Former head of Armenia’s Public Service Regulatory Commission accused of misusing his official powers

Former head of Armenia’s Public Service Regulatory Commission accused of misusing his official powers

On 6 August, Armenia’s Special Investigative Service (SIS) arrested Yerevan’s former Mayor and the country's former head of Public Services Regulatory Commission (PSRC) Robert Nazaryan on suspicion of giving privileged treatment to a company allegedly linked to Mikael Minasyan, former President Serzh Sargsyan’s fugitive son-in-law, reported the Armenian Radio Free Europe. 

The SIS said that Nazaryan was taken into custody as part of a criminal investigation into DzoraHEK, a major hydroelectric plant privatized in 2010. It stated that in 2011 Nazarian abused his position to have the PSRC include DzoraHEK on a list of small hydroelectric facilities allowed to sell electricity to the national power grid at a much higher price. As a result, the plant made more than 7 billion drams ($14.5 million) in extra profits over the next eight years, the law-enforcement agency added in a statement. 

The statement implied that DzoraHEK received the privileged treatment because it was owned at the time by “individuals linked to former President Serzh Sargsyan’s son-in-law Mikael Minasyan.”

The deputy chairman of Sargsyan’s Republican Party of Armenia (HHK) Armen Ashotyan alleged, meanwhile, that the SIS arrested Nazaryan in a bid to force him to give “false” incriminating testimony against the ex-president.

The DzoraHEK plant was handed over to the Armenia Defence Ministry in 2001, one year after Serzh Sargsyan was appointed as defence minister.

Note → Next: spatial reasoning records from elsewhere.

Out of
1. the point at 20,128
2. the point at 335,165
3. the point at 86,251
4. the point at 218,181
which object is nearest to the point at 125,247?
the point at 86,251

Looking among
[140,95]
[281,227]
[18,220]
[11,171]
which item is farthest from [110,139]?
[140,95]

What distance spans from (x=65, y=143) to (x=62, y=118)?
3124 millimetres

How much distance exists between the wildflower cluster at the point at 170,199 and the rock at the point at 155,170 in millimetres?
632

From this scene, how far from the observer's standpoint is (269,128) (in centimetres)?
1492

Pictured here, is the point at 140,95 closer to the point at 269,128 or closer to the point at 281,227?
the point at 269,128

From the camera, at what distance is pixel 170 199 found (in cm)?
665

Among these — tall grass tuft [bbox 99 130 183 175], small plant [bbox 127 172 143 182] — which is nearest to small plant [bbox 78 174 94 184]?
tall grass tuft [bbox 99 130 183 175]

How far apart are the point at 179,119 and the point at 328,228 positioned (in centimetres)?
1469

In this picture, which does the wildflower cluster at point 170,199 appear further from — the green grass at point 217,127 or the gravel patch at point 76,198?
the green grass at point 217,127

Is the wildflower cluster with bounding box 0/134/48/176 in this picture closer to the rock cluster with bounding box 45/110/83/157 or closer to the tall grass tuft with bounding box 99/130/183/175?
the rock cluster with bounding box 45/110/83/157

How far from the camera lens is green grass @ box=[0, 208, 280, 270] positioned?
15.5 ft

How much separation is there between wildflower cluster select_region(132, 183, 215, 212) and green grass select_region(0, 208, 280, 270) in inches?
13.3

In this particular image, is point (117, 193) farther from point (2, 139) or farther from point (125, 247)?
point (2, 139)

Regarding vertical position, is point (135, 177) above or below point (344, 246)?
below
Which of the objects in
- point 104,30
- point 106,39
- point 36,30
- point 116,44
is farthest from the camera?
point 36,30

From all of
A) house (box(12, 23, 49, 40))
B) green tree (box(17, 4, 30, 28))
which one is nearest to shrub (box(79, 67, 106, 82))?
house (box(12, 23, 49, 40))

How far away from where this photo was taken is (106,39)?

The latter held the post until 2007 and went on to become Armenia’s president in 2008. In 2010, Sargsyan’s government decided to sell the hydroelectric plant, located in the northern Lori province, to a private company, Dzoraget Hydro, for 3.6 billion drams ($7.5 million). In May 2019, prosecutors said that DzoraHEK was worth an estimated 8 billion drams ($16.8 million). Earlier this year, they indicted Seyran Ohanyan, Armenia’s defence minister from 2008 to 2016, over the 26-megawatt facility’s privatisation, saying that it caused “substantial damage” to the state. In 2016, DzoraHEK was sold to another private company reportedly owned by Russian-Armenian billionaire Samvel Karapetyan.

Ohanyan denied any responsibility for the deal, saying that it was negotiated by the Armenian Energy Ministry and approved by the former government.

In the meantime, the Russian government extradited the Armenian businessman and former parliamentarian Levon Sargsyan who was accused in October 2018 of masterminding a 2008 robbery at the Yerevan house of Armen Avetisyan, the former chief of the Armenian customs service. The National Security Service claimed that he hired an armed gang to break into the house and steal cash and precious items because of his personal feud with Avetisyan.